PC1/3 Deficiency Impacts Pro-opiomelanocortin Processing in Human Embryonic Stem Cell-Derived Hypothalamic Neurons

• Published in: Stem cell reports Vol. 8; no. 2; pp. 264 - 277
• Main Authors: Wang, Liheng, Sui, Lina, Panigrahi, Sunil K., Meece, Kana, Xin, Yurong, Kim, Jinrang, Gromada, Jesper, Doege, Claudia A., Wardlaw, Sharon L., Egli, Dieter, Leibel, Rudolph L.
• Format: Journal Article
• Language: English
• Published: United States Elsevier Inc 14.02.2017; Elsevier
• Subjects: Adrenocorticotropic Hormone - secretion; alpha-MSH - metabolism; Animals; Apoptosis; Cell Differentiation - genetics; Cells, Cultured; CRISPR-Cas Systems; Endoplasmic Reticulum Stress; Gene Expression; Gene Knockdown Techniques; Gene Targeting; hESC; Human Embryonic Stem Cells - cytology; Humans; hypothalamic neurons; Immunohistochemistry; Mice; Mutation; Neurons - cytology; Neurons - metabolism; obesity; PC1/3 deficiency; POMC processing; Pro-Opiomelanocortin - metabolism; Proprotein Convertase 1 - deficiency; Proprotein Convertase 1 - genetics; Proteolysis; Pyramidal Cells - cytology; Pyramidal Cells - metabolism; hypothalamic neurons; POMC processing; PC1/3 deficiency; hESC; obesity
• ISSN: 2213-6711; 2213-6711
• DOI: 10.1016/j.stemcr.2016.12.021

We recently developed a technique for generating hypothalamic neurons from human pluripotent stem cells. Here, as proof of principle, we examine the use of these cells in modeling of a monogenic form of severe obesity: PCSK1 deficiency.

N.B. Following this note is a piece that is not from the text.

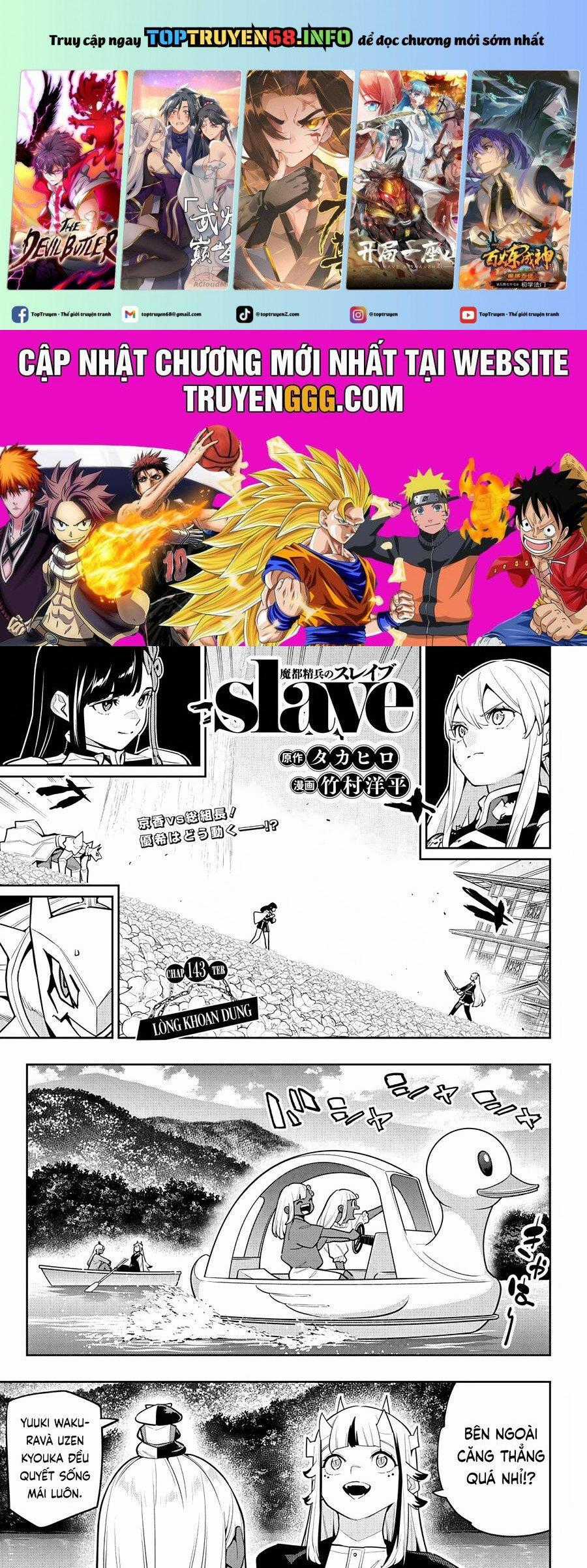 Mato Seihei No Slave Chapter 143 trang 0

The cognate enzyme, PC1/3, processes many prohormones in neuroendocrine and other tissues. We generated PCSK1 (PC1/3)-deficient human embryonic stem cell (hESC) lines using both short hairpin RNA and CRISPR-Cas9, and investigated pro-opiomelanocortin (POMC) processing using hESC-differentiated hypothalamic neurons. The increased levels of unprocessed POMC and the decreased ratios (relative to POMC) of processed POMC-derived peptides in both PCSK1 knockdown and knockout hESC-derived neurons phenocopied POMC processing reported in PC1/3-null mice and PC1/3-deficient patients. PC1/3 deficiency was associated with increased expression of melanocortin receptors and PRCP (prolylcarboxypeptidase, a catabolic enzyme for α-melanocyte stimulating hormone (αMSH)), and reduced adrenocorticotropic hormone secretion. We conclude that the obesity accompanying PCSK1 deficiency may not be primarily due to αMSH deficiency. •Stem cell-derived hypothalamic neurons are used to study human obesity•shRNA and CRISPR-Cas9 were used to generate models of PCSK1 deficiency•PC1/3 deficiency impaired POMC processing in arcuate-like neurons•Adaptive changes occurred in “downstream” POMC processing enzymes Leibel and colleagues use hESC-derived arcuate hypothalamic neurons to examine the neuro-molecular physiology of the hyperphagic obesity that accompanies hypomorphic mutations of PCSK1 in human subjects. They find that reduced proconvertase (PC1/3) activity impairs processing of the propeptide, POMC, and increases the expression of downstream processing enzymes without affecting the final production of αMSH. Decreased levels of the POMC product, ACTH, may contribute to the hyperphagia.